## Your instructions
Recast the records below as a Markdown table with two columns, Number and Entry, one row per line, starting at the line containing "When looking at" and ending at the final line of the records. Skip blank lines and leave the pictures out.

## Data excerpts
__________________________________________________
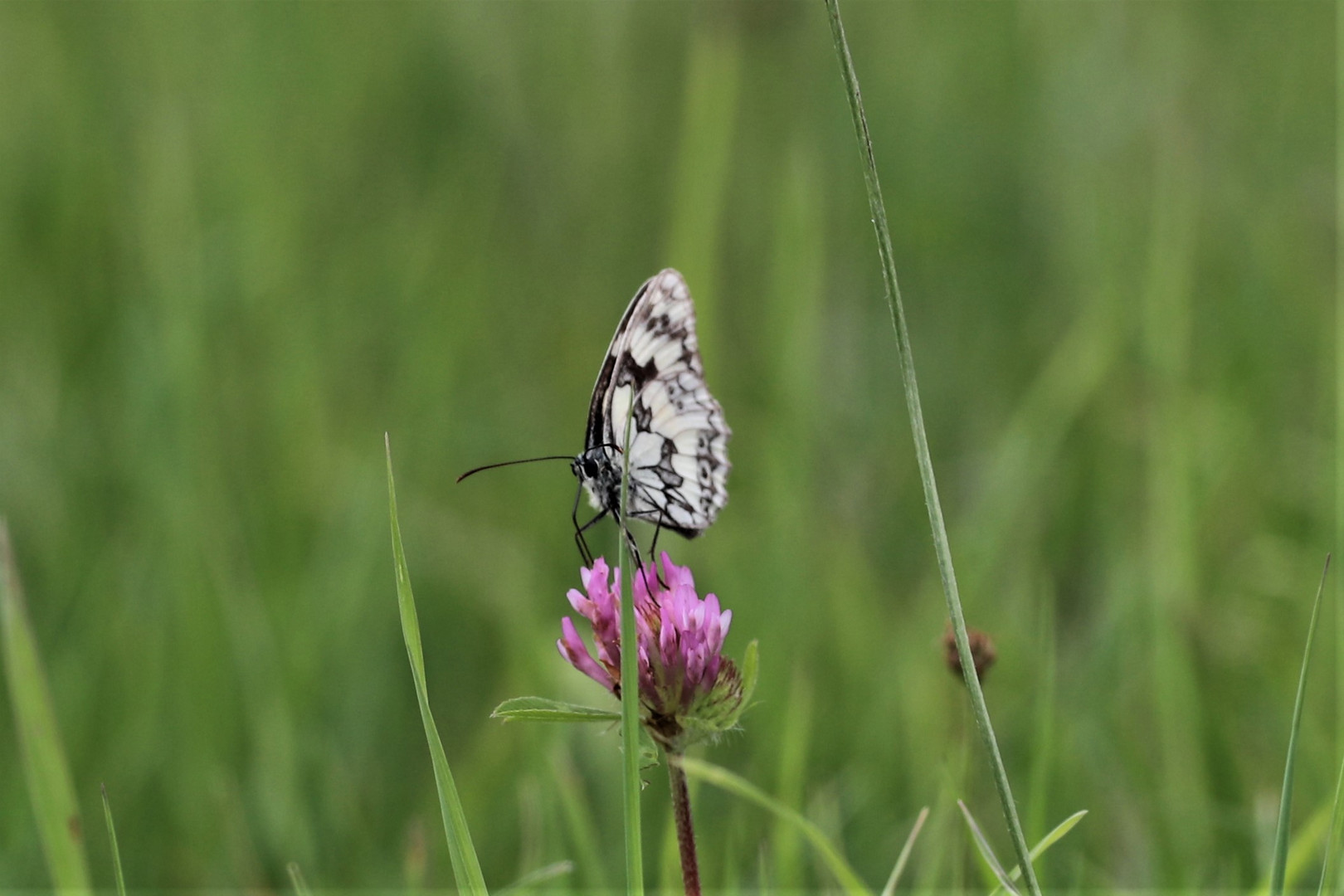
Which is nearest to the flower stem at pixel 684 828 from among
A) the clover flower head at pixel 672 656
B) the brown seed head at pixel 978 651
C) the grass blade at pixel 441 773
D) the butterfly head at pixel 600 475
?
the clover flower head at pixel 672 656

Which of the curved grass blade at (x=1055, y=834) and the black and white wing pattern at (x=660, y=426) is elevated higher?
the black and white wing pattern at (x=660, y=426)

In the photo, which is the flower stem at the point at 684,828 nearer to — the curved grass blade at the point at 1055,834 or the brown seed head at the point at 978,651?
the curved grass blade at the point at 1055,834

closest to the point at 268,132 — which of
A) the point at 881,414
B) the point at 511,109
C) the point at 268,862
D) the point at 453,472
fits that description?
the point at 511,109

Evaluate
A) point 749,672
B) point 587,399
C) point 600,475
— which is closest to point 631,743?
point 749,672

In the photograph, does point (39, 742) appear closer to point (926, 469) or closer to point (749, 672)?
point (749, 672)

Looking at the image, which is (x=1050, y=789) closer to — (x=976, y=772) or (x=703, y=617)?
(x=976, y=772)

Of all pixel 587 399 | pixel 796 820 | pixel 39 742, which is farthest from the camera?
pixel 587 399
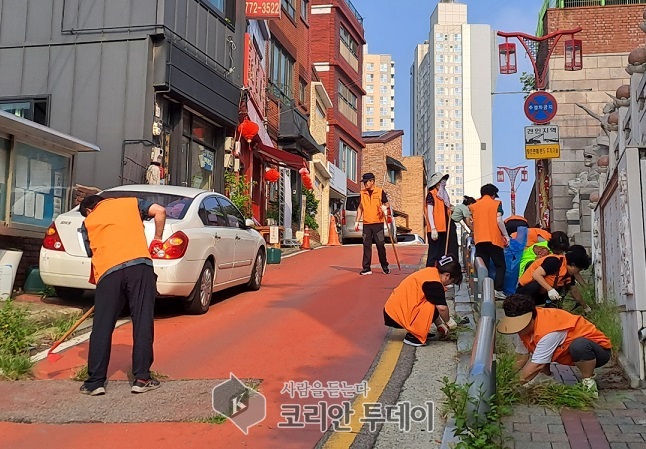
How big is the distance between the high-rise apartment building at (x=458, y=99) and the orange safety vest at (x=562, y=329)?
379 feet

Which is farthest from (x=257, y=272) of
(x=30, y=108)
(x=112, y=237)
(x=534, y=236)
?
(x=30, y=108)

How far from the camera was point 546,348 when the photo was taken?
5160 millimetres

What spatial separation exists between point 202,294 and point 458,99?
389 feet

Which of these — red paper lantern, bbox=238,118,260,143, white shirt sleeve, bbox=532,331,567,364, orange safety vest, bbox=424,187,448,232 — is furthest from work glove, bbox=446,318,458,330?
red paper lantern, bbox=238,118,260,143

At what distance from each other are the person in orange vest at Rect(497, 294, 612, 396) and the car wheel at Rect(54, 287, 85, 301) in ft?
18.1

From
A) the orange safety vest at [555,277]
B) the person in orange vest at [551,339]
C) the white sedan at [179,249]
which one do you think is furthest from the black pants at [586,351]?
the white sedan at [179,249]

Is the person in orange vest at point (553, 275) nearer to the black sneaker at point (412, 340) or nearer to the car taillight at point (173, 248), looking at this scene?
the black sneaker at point (412, 340)

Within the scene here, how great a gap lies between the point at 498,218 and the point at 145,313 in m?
5.40

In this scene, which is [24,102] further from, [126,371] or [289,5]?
[289,5]

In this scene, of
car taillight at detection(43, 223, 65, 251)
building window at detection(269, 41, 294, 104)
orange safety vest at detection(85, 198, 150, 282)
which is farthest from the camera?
building window at detection(269, 41, 294, 104)

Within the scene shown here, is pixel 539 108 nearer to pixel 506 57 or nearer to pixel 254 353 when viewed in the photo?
pixel 506 57

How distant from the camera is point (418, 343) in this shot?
6598 mm

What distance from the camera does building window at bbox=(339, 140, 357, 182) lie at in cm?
3794

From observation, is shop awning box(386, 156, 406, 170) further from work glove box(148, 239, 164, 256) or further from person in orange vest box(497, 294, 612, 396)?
person in orange vest box(497, 294, 612, 396)
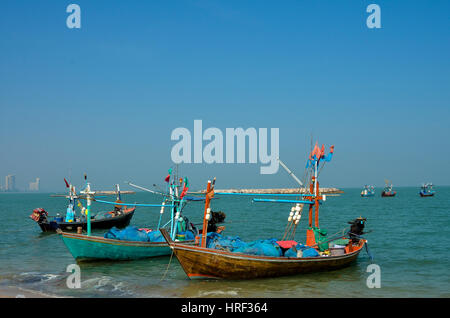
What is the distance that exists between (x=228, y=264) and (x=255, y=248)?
134cm

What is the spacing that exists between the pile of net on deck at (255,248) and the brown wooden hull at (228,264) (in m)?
0.42

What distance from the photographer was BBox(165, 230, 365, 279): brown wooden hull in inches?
599

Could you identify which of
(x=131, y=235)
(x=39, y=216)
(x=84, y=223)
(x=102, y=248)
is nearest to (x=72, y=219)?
(x=84, y=223)

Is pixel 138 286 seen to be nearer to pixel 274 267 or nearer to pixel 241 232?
pixel 274 267

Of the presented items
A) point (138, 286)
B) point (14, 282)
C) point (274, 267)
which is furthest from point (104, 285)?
point (274, 267)

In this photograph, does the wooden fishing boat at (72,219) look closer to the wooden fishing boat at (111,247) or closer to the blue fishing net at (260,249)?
the wooden fishing boat at (111,247)

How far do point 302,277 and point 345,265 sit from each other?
10.2ft

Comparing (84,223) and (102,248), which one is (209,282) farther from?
(84,223)

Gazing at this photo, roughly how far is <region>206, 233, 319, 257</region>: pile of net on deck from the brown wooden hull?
42 cm

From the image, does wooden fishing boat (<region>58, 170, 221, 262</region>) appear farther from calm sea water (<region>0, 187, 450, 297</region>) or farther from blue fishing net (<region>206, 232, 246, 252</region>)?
blue fishing net (<region>206, 232, 246, 252</region>)

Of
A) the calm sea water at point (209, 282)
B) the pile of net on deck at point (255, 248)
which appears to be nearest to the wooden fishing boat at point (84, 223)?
the calm sea water at point (209, 282)
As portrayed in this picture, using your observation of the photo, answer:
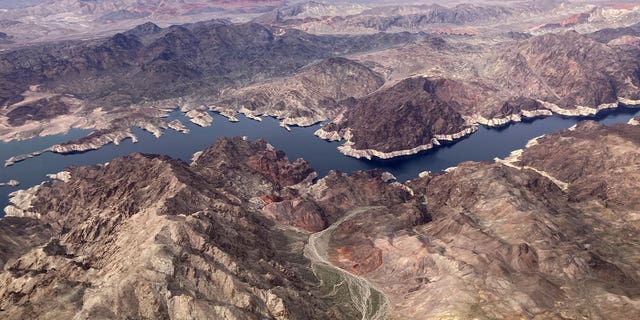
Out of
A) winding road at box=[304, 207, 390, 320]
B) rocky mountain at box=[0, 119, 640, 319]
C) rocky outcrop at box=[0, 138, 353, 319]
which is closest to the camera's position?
rocky outcrop at box=[0, 138, 353, 319]

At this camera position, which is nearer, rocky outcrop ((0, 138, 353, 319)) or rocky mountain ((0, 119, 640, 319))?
rocky outcrop ((0, 138, 353, 319))

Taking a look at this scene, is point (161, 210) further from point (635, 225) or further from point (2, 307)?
point (635, 225)

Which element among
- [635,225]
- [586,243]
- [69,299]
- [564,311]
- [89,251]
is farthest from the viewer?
[635,225]

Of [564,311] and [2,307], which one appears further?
[564,311]

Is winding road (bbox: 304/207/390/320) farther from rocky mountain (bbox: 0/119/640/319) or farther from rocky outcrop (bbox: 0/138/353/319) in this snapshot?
rocky outcrop (bbox: 0/138/353/319)

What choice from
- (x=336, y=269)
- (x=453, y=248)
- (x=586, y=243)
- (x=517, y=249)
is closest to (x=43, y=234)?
(x=336, y=269)

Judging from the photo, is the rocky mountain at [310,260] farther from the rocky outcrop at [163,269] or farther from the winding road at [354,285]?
the winding road at [354,285]

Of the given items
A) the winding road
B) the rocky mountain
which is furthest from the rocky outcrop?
the winding road

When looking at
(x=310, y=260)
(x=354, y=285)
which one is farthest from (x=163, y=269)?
(x=354, y=285)
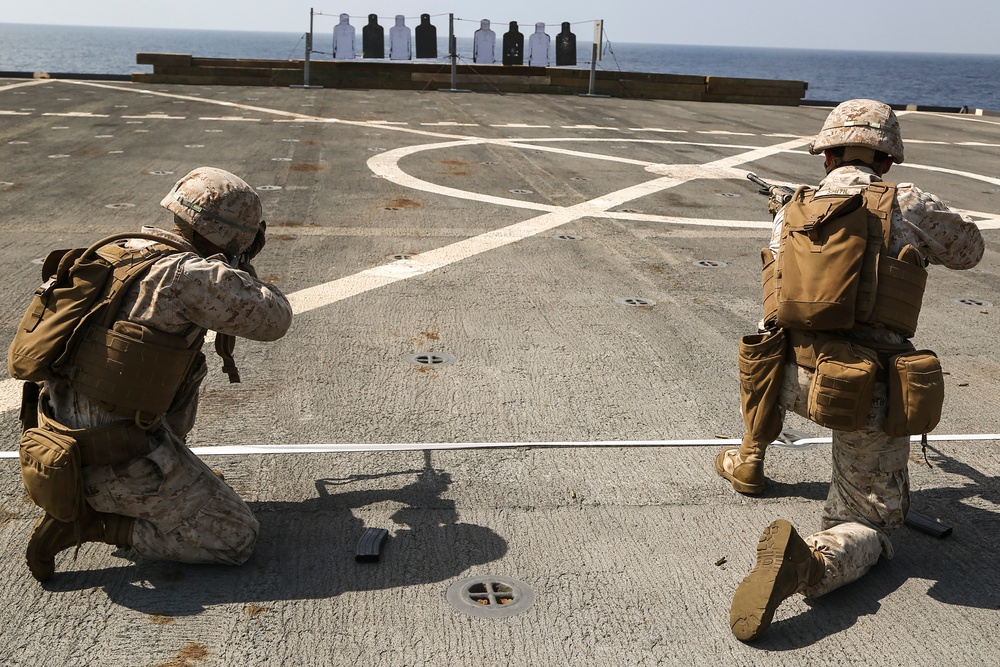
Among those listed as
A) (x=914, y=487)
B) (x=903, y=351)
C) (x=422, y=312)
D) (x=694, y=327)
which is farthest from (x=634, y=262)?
__________________________________________________
## Response for this exercise
| Number | Entry |
|---|---|
| 1 | When looking at |
| 2 | (x=310, y=260) |
| 3 | (x=354, y=285) |
| 4 | which one is farthest from (x=163, y=269)? |
| 5 | (x=354, y=285) |
| 6 | Among those listed as |
| 7 | A) (x=914, y=487) |
| 8 | B) (x=903, y=351) |
| 9 | C) (x=422, y=312) |
| 10 | D) (x=694, y=327) |
| 11 | which is farthest from (x=634, y=262)? |